- _Page_
Error Codes Reference

This reference covers all error codes that can be returned by Relay, when they occur, and how to handle them.

Error Code Table

Code	HTTP Status	Retryable	Meaning	Recommended Action
`AGENT_OFFLINE`	503	Yes	Agent not currently connected	Retry with exponential backoff
`NOT_ALLOWED`	403	No	App not allowlisted for agent	Check allowlist, contact admin
`AGENT_NOT_FOUND`	404	No	Agent does not exist in org	Verify agent_id, check registration
`AGENT_TIMEOUT`	504	Maybe	Agent took too long to respond	Retry once, then escalate
`AGENT_ERROR`	500	Maybe	Agent returned an error	Check agent logs, retry
`PAYLOAD_TOO_LARGE`	413	No	Event payload exceeds 64KB	Reduce payload size, retry
`RATE_LIMITED`	429	Yes	Event rate limit exceeded	Respect rate limit window, retry
`INVALID_MESSAGE`	400	No	Message malformed or missing fields	Fix message structure, retry

Detailed Error Explanations

AGENT_OFFLINE

When it occurs: The target agent is not currently connected to Relay.

HTTP Status: 503 (Service Unavailable)

Is it retryable? Yes

Recommended action:

Retry after 1-2 seconds
Show user: "Athena is offline. Retrying..."
After 2-3 retries, inform user to try again later
Do not retry more than 5 times

if error_code == "AGENT_OFFLINE":
    # Retry with exponential backoff
    for attempt in range(3):
        await asyncio.sleep(2 ** (attempt + 1))  # 2s, 4s, 8s
        result = await send_event(ws, agent_id, thread_id, payload)
        if result.get("type") != "error":
            break

Possible causes:

Agent server crashed or went offline
Network connectivity issue between agent and Relay
Agent is being redeployed
Agent reached max concurrent connections

What the user sees: "Athena is currently offline. Please try again in a moment."

NOT_ALLOWED

When it occurs: Your app is not allowlisted for this agent.

HTTP Status: 403 (Forbidden)

Is it retryable? No

Recommended action:

Do NOT retry
Log as a permission error with app_id and agent_id
Disable the agent in your UI
Show user: "This agent is not available for your organization"
Contact your Relay admin to request allowlist access

if error_code == "AGENT_NOT_ALLOWED":
    logger.error(f"Permission denied: {app_id} not allowed for {agent_id}")
    print("Contact your admin to enable access to this agent")
    # Disable agent in UI
    disable_agent_button()

Possible causes:

Agent operator has allowlist enabled but didn't add your app
Your app was removed from allowlist
Wrong agent_id specified

What the user sees: "You don't have access to this agent. Contact your administrator."

AGENT_TIMEOUT

When it occurs: The agent took too long to respond (exceeded timeout window).

HTTP Status: 504 (Gateway Timeout)

Is it retryable? Maybe

Recommended action:

Retry once after 2-5 seconds
If it times out again, escalate to infrastructure team
Limit total retry attempts to 1-2
Show user: "Agent is slow. Please try again."

- _Dataset excerpt_
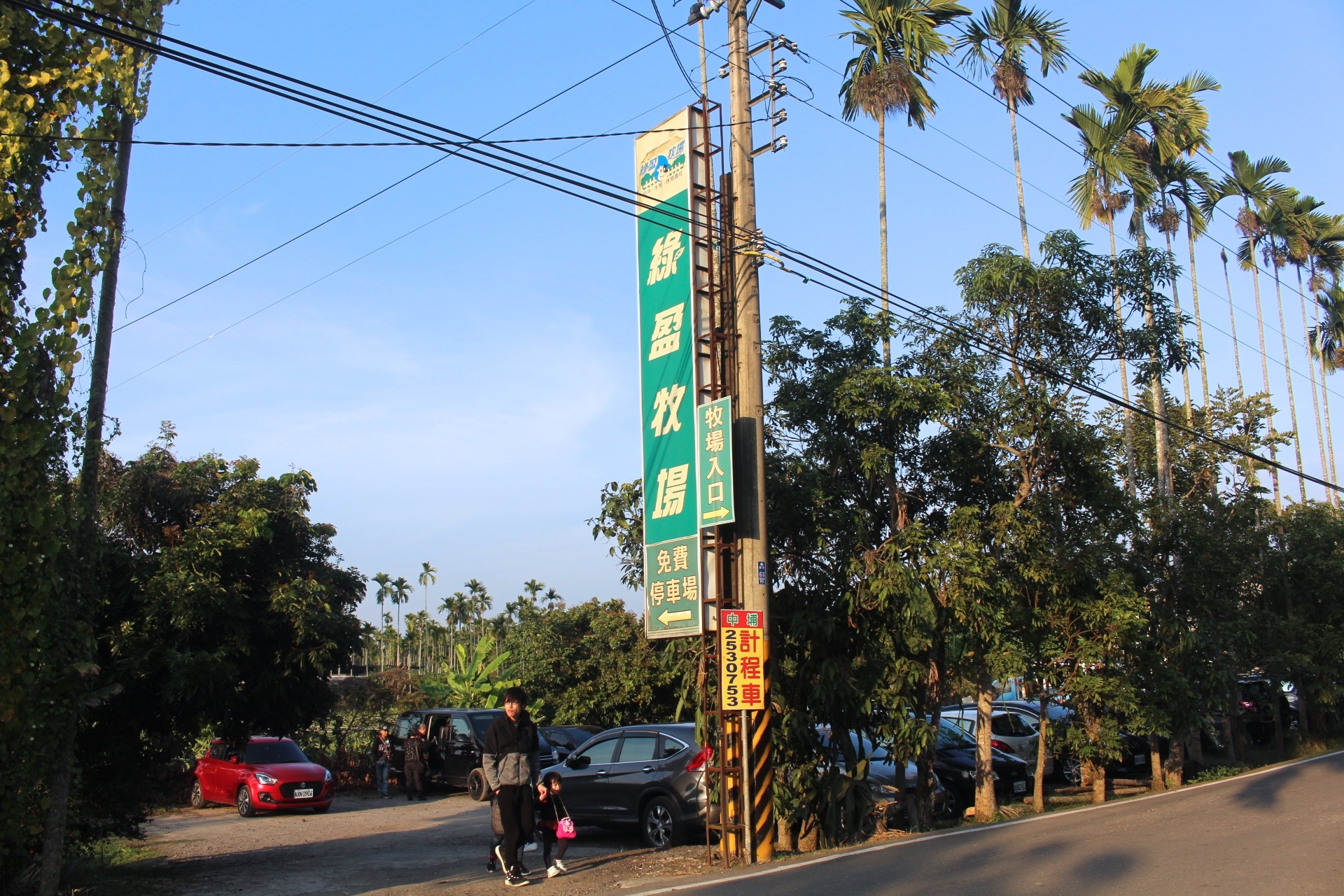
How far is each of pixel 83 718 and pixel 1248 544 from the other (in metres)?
21.8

- _Exercise objective_
Pick up the Relay error codes reference after its last sentence and carry it on. The lines are separate material.

- _Solved problem_
if error_code == "AGENT_TIMEOUT":
    # Retry once
    await asyncio.sleep(3)
    result = await send_event(ws, agent_id, thread_id, payload)

    if result.get("code") == "AGENT_TIMEOUT":
        # Failed twice, give up
        return {"error": "Agent is not responding", "user_message": "Please try again in a moment"}

Possible causes:

Agent is overloaded with other requests
Agent's AI model is slow (large response)
Agent crashed or hung mid-processing
Network latency

What the user sees: "Athena is taking longer than expected. Please try again."

PAYLOAD_TOO_LARGE

When it occurs: Your event payload exceeds the 64KB limit.

HTTP Status: 413 (Payload Too Large)

Is it retryable? No

Recommended action:

Do NOT retry with same payload
Reduce payload size
Remove non-essential fields (e.g., full conversation history)
Truncate large text fields
Retry with trimmed payload

import json

def trim_payload(payload, max_size_bytes=64*1024):
    """Reduce payload to fit within size limit"""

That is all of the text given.